Given task:
Exactly as written, transcribe the lines that run from the one containing "Which of the" to the end of the records below.

Dataset records:
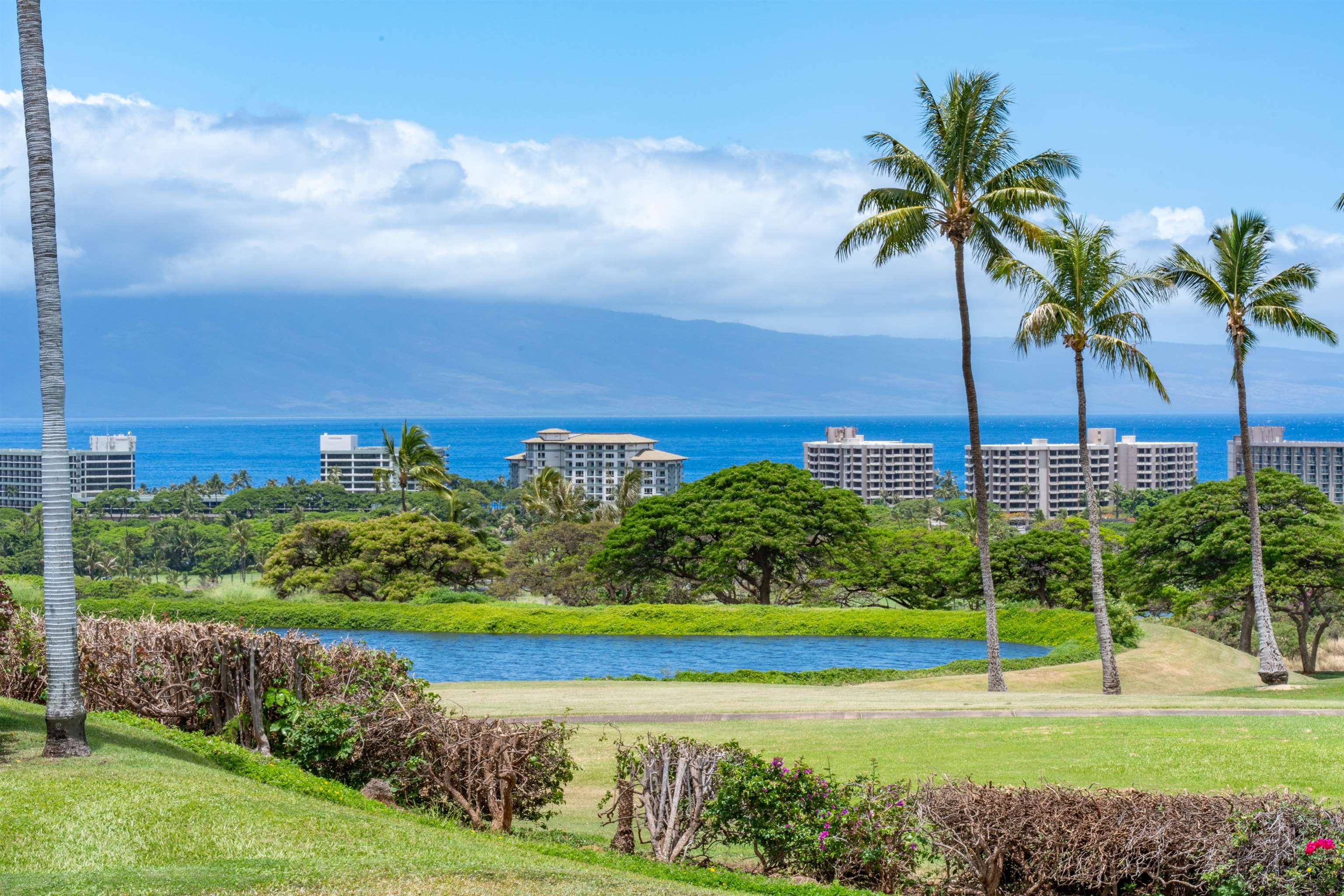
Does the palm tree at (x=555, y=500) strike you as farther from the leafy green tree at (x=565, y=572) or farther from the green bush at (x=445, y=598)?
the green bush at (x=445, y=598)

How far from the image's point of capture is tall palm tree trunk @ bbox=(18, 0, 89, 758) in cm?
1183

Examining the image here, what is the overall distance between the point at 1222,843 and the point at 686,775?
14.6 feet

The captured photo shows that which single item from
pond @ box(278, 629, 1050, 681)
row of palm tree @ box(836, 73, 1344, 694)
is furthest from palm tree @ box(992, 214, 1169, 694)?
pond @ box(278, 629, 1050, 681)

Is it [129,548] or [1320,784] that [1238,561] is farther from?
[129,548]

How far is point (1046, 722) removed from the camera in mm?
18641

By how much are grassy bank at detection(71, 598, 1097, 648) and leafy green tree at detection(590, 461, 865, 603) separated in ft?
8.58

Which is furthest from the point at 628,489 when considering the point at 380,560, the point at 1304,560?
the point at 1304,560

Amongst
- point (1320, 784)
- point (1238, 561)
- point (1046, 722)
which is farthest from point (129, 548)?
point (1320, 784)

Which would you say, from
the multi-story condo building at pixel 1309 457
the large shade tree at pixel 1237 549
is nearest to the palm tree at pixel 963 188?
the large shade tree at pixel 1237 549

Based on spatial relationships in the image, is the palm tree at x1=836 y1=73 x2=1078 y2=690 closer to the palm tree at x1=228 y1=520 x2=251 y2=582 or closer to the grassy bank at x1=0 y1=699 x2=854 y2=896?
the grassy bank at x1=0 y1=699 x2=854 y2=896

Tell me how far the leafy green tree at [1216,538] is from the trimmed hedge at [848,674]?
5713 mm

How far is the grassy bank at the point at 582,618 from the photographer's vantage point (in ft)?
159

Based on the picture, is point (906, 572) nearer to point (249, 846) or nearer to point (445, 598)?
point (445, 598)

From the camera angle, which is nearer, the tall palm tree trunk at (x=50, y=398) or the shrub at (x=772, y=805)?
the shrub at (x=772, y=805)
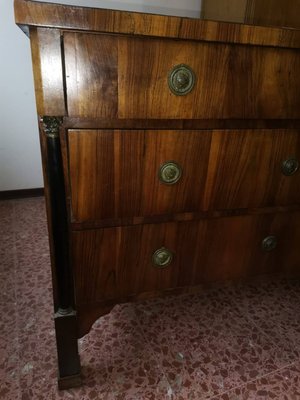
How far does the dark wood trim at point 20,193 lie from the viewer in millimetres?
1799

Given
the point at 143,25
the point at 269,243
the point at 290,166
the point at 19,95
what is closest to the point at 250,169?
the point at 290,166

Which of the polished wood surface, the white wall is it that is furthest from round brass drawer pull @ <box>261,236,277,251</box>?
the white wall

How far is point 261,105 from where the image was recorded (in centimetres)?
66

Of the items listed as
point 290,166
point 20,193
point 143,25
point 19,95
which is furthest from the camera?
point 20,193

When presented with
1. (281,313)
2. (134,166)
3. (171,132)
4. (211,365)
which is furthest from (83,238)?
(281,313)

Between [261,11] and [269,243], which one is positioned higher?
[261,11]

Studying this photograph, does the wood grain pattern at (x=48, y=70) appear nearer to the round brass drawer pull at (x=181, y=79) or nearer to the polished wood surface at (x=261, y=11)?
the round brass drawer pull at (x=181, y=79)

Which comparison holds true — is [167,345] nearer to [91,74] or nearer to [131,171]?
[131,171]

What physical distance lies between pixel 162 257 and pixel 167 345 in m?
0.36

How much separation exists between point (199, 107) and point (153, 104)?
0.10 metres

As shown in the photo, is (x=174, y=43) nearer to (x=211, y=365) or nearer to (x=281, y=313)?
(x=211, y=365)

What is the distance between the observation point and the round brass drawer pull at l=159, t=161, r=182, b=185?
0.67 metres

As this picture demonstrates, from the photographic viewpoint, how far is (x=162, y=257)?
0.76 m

Finished task:
Which of the polished wood surface, the white wall is it that is furthest from round brass drawer pull @ <box>261,236,277,251</box>?
the white wall

How far is point 261,105 from where the image was recorded (in centimetres)?
66

Of the items listed as
point 290,166
point 20,193
point 143,25
point 19,95
which is furthest from the camera?
point 20,193

When presented with
1. (281,313)
2. (134,166)
3. (171,132)
4. (211,365)
which is furthest from (83,238)?
(281,313)

Between [261,11] and [269,243], which one is positioned higher?
[261,11]

Studying this photograph, does the wood grain pattern at (x=48, y=70) appear nearer to the round brass drawer pull at (x=181, y=79) or nearer to the polished wood surface at (x=261, y=11)?
the round brass drawer pull at (x=181, y=79)

Which comparison holds true — is [167,345] nearer to [91,74] or nearer to [131,171]?
[131,171]

What physical distance lies between pixel 162 257 and pixel 167 345 in m?
0.36

How much separation exists between point (199, 107) and point (153, 104)?
0.10 metres

As shown in the photo, is (x=174, y=43) nearer to (x=211, y=365) or nearer to (x=281, y=313)?
(x=211, y=365)

What is the distance between the observation point and the round brass drawer pull at l=159, t=161, r=182, b=185?
0.67 metres

As this picture demonstrates, from the photographic viewpoint, how far is (x=162, y=257)?
0.76 m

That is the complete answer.